Dr. Aberle is a professor of Radiological Sciences in the DGSOM and professor of Bioengineering in the UCLA Samueli School of Engineering. She is Vice Chair for Research in UCLA Radiological Sciences, with oversight over all imaging-related preclinical and clinical/translational research services at UCLA. Dr. Aberle has a 35-year successful track record in imaging research, originally addressing informatics-related research on contemporary picture archiving and communications systems. For over two decades, her research has centered on oncologic imaging, particularly the early detection of lung cancer. She served as National PI for the National Lung Screening Trial (NLST) of the American College of Radiology Imaging Network (ACRIN), with oversight over 23 participating institutions. The NLST found a 20% lung cancer mortality reduction with CT screening relative to chest radiography and provided the evidence-base for CT lung cancer screening as a covered benefit in eligible current and former smokers by both third-party payers and Medicare.

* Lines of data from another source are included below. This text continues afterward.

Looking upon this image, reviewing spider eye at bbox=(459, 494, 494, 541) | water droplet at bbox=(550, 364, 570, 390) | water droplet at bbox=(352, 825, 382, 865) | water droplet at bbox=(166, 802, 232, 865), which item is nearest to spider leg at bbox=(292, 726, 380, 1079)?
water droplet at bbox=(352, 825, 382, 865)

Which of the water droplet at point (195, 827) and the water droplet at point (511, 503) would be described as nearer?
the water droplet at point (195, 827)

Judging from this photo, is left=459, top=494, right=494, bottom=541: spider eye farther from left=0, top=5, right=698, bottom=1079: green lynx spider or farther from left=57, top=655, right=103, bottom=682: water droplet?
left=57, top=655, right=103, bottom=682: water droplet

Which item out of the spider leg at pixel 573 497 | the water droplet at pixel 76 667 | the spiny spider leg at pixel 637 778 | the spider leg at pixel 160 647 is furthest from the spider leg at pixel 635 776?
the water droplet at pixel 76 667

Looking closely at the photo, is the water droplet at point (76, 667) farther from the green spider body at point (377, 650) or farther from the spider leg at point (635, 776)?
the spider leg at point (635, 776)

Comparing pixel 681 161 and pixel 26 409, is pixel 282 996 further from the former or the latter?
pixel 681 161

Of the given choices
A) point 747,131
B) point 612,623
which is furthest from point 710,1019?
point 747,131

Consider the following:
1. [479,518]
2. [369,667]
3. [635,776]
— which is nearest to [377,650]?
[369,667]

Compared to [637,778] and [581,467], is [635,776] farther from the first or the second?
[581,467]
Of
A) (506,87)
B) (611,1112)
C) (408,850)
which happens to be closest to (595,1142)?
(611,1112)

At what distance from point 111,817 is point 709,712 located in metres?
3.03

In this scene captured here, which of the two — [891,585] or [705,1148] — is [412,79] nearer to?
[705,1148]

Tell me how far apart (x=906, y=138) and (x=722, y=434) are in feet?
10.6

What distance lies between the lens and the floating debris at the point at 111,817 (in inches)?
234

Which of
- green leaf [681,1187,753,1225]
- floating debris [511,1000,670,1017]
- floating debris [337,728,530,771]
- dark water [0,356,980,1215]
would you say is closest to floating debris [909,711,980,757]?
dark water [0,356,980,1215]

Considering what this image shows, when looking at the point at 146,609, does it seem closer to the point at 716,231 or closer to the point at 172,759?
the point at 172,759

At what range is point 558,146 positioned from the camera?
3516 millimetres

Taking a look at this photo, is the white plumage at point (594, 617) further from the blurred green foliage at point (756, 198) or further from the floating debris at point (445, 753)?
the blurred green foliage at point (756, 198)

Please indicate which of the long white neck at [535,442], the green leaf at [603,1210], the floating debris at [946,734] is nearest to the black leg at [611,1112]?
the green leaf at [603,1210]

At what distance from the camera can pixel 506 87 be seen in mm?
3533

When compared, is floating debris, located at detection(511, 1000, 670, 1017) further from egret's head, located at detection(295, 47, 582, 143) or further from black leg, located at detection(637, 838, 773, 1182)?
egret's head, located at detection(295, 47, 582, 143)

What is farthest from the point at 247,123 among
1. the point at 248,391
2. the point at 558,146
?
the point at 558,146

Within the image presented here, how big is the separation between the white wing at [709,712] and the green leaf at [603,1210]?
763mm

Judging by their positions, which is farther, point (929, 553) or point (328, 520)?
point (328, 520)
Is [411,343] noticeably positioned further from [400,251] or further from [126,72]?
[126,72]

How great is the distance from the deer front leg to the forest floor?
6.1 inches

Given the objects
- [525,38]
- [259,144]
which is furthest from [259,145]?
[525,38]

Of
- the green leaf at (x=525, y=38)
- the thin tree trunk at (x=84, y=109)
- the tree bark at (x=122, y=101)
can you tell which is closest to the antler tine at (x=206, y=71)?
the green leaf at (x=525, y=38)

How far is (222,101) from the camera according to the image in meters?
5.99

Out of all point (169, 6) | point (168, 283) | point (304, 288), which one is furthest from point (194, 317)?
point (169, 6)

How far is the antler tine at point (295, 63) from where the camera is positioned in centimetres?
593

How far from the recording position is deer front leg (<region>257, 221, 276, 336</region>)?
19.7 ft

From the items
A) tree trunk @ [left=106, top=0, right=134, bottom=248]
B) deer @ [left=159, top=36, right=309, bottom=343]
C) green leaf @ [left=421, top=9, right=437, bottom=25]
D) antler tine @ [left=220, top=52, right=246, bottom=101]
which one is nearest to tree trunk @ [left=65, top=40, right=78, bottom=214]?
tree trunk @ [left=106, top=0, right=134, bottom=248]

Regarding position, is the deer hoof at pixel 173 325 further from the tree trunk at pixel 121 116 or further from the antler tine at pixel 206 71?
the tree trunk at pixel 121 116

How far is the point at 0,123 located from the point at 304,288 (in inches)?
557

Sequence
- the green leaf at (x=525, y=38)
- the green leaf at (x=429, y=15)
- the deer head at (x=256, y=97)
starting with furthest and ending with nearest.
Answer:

Beyond the epidemiologic endpoints of the NLST, she and her colleagues addressed several additional objectives—they established a biospecimen repository for the validation of biomarkers of lung cancer, collected quality of life and cost data for a formal cost effectiveness analysis of CT screening, and combined ACRIN NLST image data with other lung cancer-related data sets for validating image analysis algorithms through the NIH-sponsored Lung Imaging Database Consortium. Her role in shaping screening policy has continued beyond the NLST, as she has co-Chaired the American College of Radiology (ACR) National Lung Cancer Screening Registry, into which screening data on all individuals is mandated by CMS. Similarly, she a founding member of the ACR LungRADS Screening Management Guideline that serves as the primary guide for defining positive LDCT screens and their management in the United States. Her current NIH-supported research investigates the use of semantic, quantitative radiomic features, and machine learning algorithms using CT images for lung cancer diagnosis and characterization, as well as the associations between clinical, imaging, and molecular phenotypes in lung cancer characterization. She was elected to the National Academy of Medicine in 2019 and became an inaugural member of the California Institute of Bioengineering in 2021.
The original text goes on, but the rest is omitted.